Vorliegender Text »

*****

Gaza-Konflikt
Auf die befreiten Hamas-Geiselnwartet ein neuer Schock
Die Terrororganisation Hamas hat am Samstag drei weitere Geiseln aus dem Gazastreifen frei gelassen. Zwei von ihnen wissen zu diesem Zeitpunkt nicht, dass ihre Angehörigen nicht mehr am Leben sind.
![Auf die befreiten Hamas-Geiselnwartet ein neuer Schock Menschenmassen begleiten die Freilassung der Geiseln.](/bilder/menschenmassen-begleiten-die-freilassung-der-geiseln-870373.jpg)
© dpa/Abdel Kareem Hana
Menschenmassen begleiten die Freilassung der Geiseln.
Von Mareike Enghusen
Kurz bevor die Hamas am Samstag drei weitere israelische Geiseln freiließ, zwangen die Terroristen die Entführten auf eine Bühne in Deir Al-Balah im Zentrum des Gazastreifens. Unter dem Jubel Hunderter Hamas-Anhänger fragte ein vermummter Hamas-Mann eine der Geiseln, den 52-jährigen Eli Sharabi, in arabisch gefärbtem Hebräisch: „Wie fühlst du dich?“ Sharabi, blass und abgemagert, antwortete: „Ich bin sehr, sehr glücklich, heute zu meiner Familie zurückzukehren, zu meinen Freunden, zu meiner Frau und meinen Töchtern.“
Was Sharabi da noch nicht wusste: Seine Frau Lianne und seine Töchter Noiya, 16, und Yahel, 13, wurden am 7. Oktober 2023 in ihrem Haus im Kibbutz Beeri von Hamas-Terroristen ermordet. Auch sein Bruder Yossi war entführt und später ermordet worden. Medien zufolge soll Sharabi nach seiner Ankunft in Israel sofort nach Frau und Töchtern gefragt haben. „Elis Zustand ist extrem schwierig“, zitierten israelische Medien ein ungenanntes Familienmitglied Sharabis.

*****

Rohdaten »
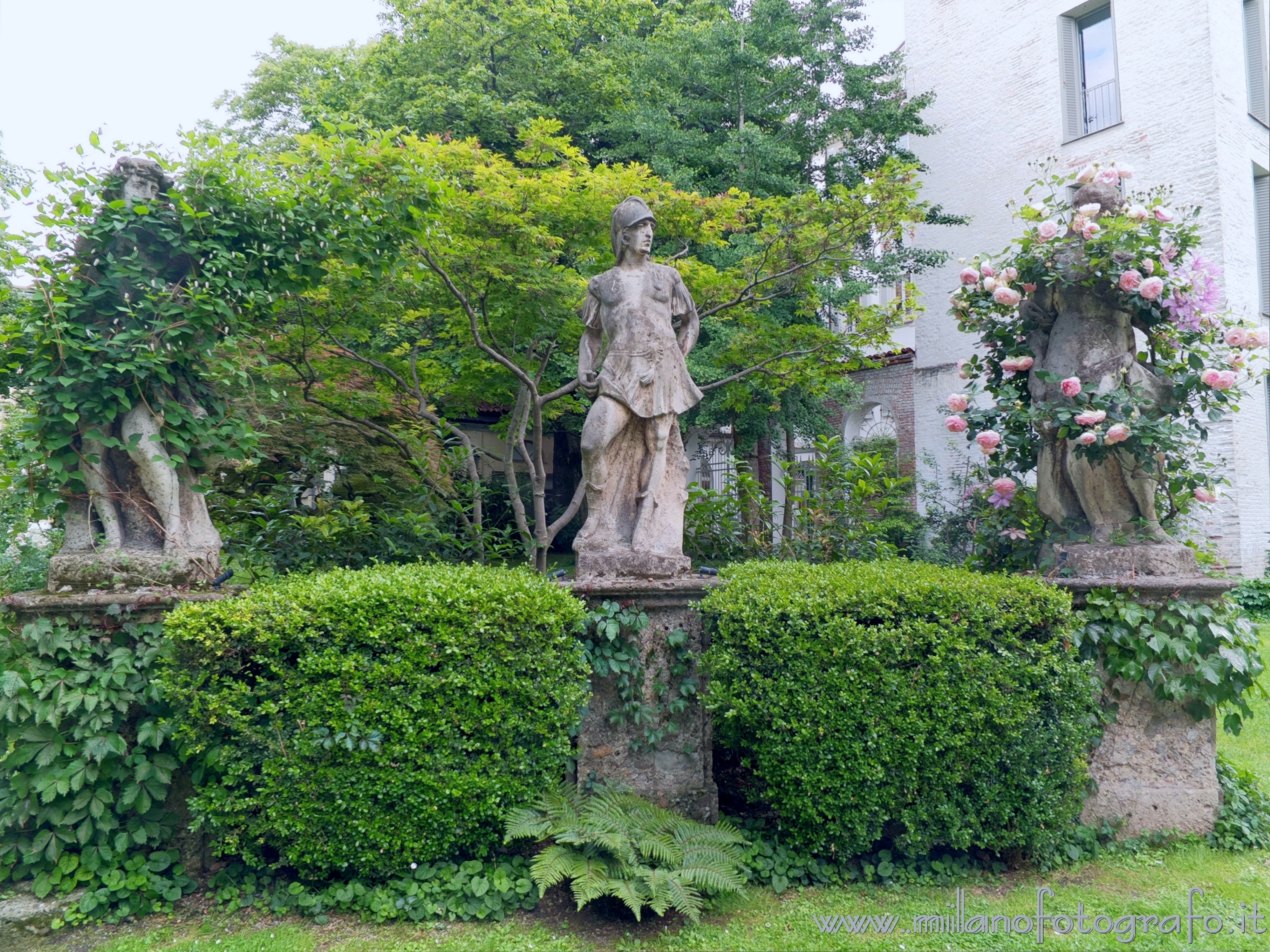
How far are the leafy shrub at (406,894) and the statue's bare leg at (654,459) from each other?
1.89 m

*****

Aufgaben »
(a) Wo mussten die Geiseln laut dem Artikel zur Geiselfreilassung vor ihrer Freilassung auf eine Bühne steigen?
(b) Fassen Sie den Absatz des Artikels zur Geiselfreilassung, der mit „Was Sharabi da noch nicht wusste“ beginnt, kürzer zusammen, ohne seine wesentlichen Fakten zu verlieren.
(c) Schreiben Sie aus dem Artikel zur Geiselfreilassung alles von „Gaza-Konflikt“ bis hinunter zu „am Leben sind.“ wortgetreu ab.

Lösungen »
(a) In Deir Al-Balah im Zentrum des Gazastreifens.

(b) Sharabi wusste noch nicht, dass Hamas-Terroristen seine Frau Lianne und seine Töchter Noiya (16) und Yahel (13) am 7. Oktober 2023 in ihrem Haus im Kibbutz Beeri ermordet hatten. Auch sein Bruder Yossi war entführt und später ermordet worden. Medien zufolge fragte Sharabi nach seiner Ankunft in Israel sofort nach Frau und Töchtern. Ein ungenanntes Familienmitglied nannte seinen Zustand laut israelischen Medien extrem schwierig.

(c)
Gaza-Konflikt
Auf die befreiten Hamas-Geiselnwartet ein neuer Schock
Die Terrororganisation Hamas hat am Samstag drei weitere Geiseln aus dem Gazastreifen frei gelassen. Zwei von ihnen wissen zu diesem Zeitpunkt nicht, dass ihre Angehörigen nicht mehr am Leben sind.